Press Release 5.12.2003
Surgeons Wed Two Innovative Techniques in Knee Surgery
by John Crowe - Record Searchlight
Redding, Calif. - It's bad enough to have a bum knee that you've been fighting for years. But when it gets so bad that it becomes necessary to get a brand-new knee, it only adds insult to injury to realize you're facing a hospital stay of four to five days and another 10 days in a rehabilitation facility.
Patients are often in considerable pain from the knee and adjacent tendons and muscle for weeks or months.
That's been the scenario for the majority of the 250,000 or so Americans who get a new knee joint surgically emplaced each year, according to Drs. John Lange and Paul Schwartz, orthopedic surgeons at Shasta Orthopaedics and Sports Medicine in Redding.
And when the ordeal is finally over, as many as 10 percent of knee replacement patients may have to go through the whole process again some years later because of very slight misalignment between the new artificial knee and the leg bones.
But Schwartz, Lange and their colleagues are in the forefront of what they believe is a better way to do knee surgery. The new technique has two distinct features: A minimally invasive surgical approach that involves a shorter incision (about 4 inches instead of 8 to 10) that does not cut through the quadriceps tendon. They also use computer-guided equipment to ensure a precise alignment of the knee and the leg bones.
The minimally invasive approach accesses the knee from the side rather than the top and does not invert the patella (kneecap) during surgery.
The approach has been for two to three years at various centers around the country. Lange, Schwartz and Dr. Thomas Coon are among the surgeons who have used the technique in Redding and Red Bluff.
Lange and Schwartz have also used the computer guidance system, coupled with traditional knee surgery, for about a year.
With system, optical arrays are placed on both the tibia and fibula and the surgical equipment. A constant redout reveals if there is the slightest misalignment between the new knee and the leg bones.
But the minimally invasive and computer-assisted alignment techniques had never been combined in one procedure - until last month.
In mid-April, three patients at Redding Medical Center, became the first in the world to get a new knee in a procedure wedding the minimally invasive approach and the computer guidance technology.
We're leading edge. We want to make sure (the combined approach) is better," Schwartz said before the first surgeries were done.
"We're getting total knee replacement without sacrificing alignment," Lange said after the surgeries were completed. "It's the best of both worlds."
Lange said he's pleased with the outcome so far for his first two patients.
"Both were home in three days. Both were walking within 12 hours of surgery and both seem more comfortable," he said. "I couldn't be more excited about how great they (the surgeries) have gone."
One of those who underwent the pioneering surgery is Robert Lowe, 60, of Redding.
A retired California Highway Patrol officer. Lowe hurt his knee while on duty in the early '80s. Leaving his patrol car on a call, he stepped out onto a loose manhole cover that gave way, twisting his leg and knee.
The knee hurt, but he lived with it for several years before gettingarthroscopic surgery to scrape away scar tissue on the joint in 1986 0r 1987.

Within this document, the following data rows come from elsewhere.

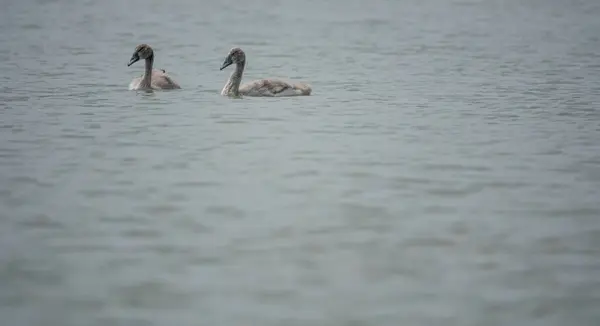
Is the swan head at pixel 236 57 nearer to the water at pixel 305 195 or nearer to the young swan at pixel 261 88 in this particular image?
the young swan at pixel 261 88

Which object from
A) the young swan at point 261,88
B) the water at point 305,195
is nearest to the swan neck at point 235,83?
the young swan at point 261,88

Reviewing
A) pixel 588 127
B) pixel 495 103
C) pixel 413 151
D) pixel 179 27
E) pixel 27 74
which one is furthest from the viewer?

In the years since, his left knee got worse, he said.
He said he was taking a lot of medication for pain, "flights of stairs would get to me" and his knee buckled sometimes.
Lowe said his knee was getting more arthritic with the bone rubbing against bone and he knew he to do something about it.
When Lange approached him about the new procedure. Lowe was interested.
"The less invasive idea appealed to me. I've seen a lot of people with pretty ungodly scars," he said.
He also liked the idea that he would probably be up and about sooner with the minimally invasive approach.
Speaking of Lowe several days after his April 16 surgery, all indications are that the surgery was a success.
"I'm glad I did this. I feel much better already," he said. "I have some swelling, but I'm up and about and I'm putting weight on it."
"At this stage of the game, I'm impressed they had this ability to make sure the alignment was there and that the incision was only 4 inches."
As an extra benefit, Lowe said he thinks even his sound right knee feels stronger, probably because the new knee on the left is able to carry more than of the load that it had before.
Not long after the new techniques were applied, Lange was off to Cincinnati to learn about the combination of minimally invasive surgery and computer-aided techniques for hip replacements.
He and his colleagues believe it's the wave of the future.
"Arthroscopy was a huge advance. Total joint replacement had been a huge advance. Computer technology as it relates to joints and trauma is our next huge advance," Schwartz predicted.
"The procedures allow us to accurately align things without huge exposure. And the computer is so much better than other aids we've had. We're excited to be part of the development of these new techniques," he added.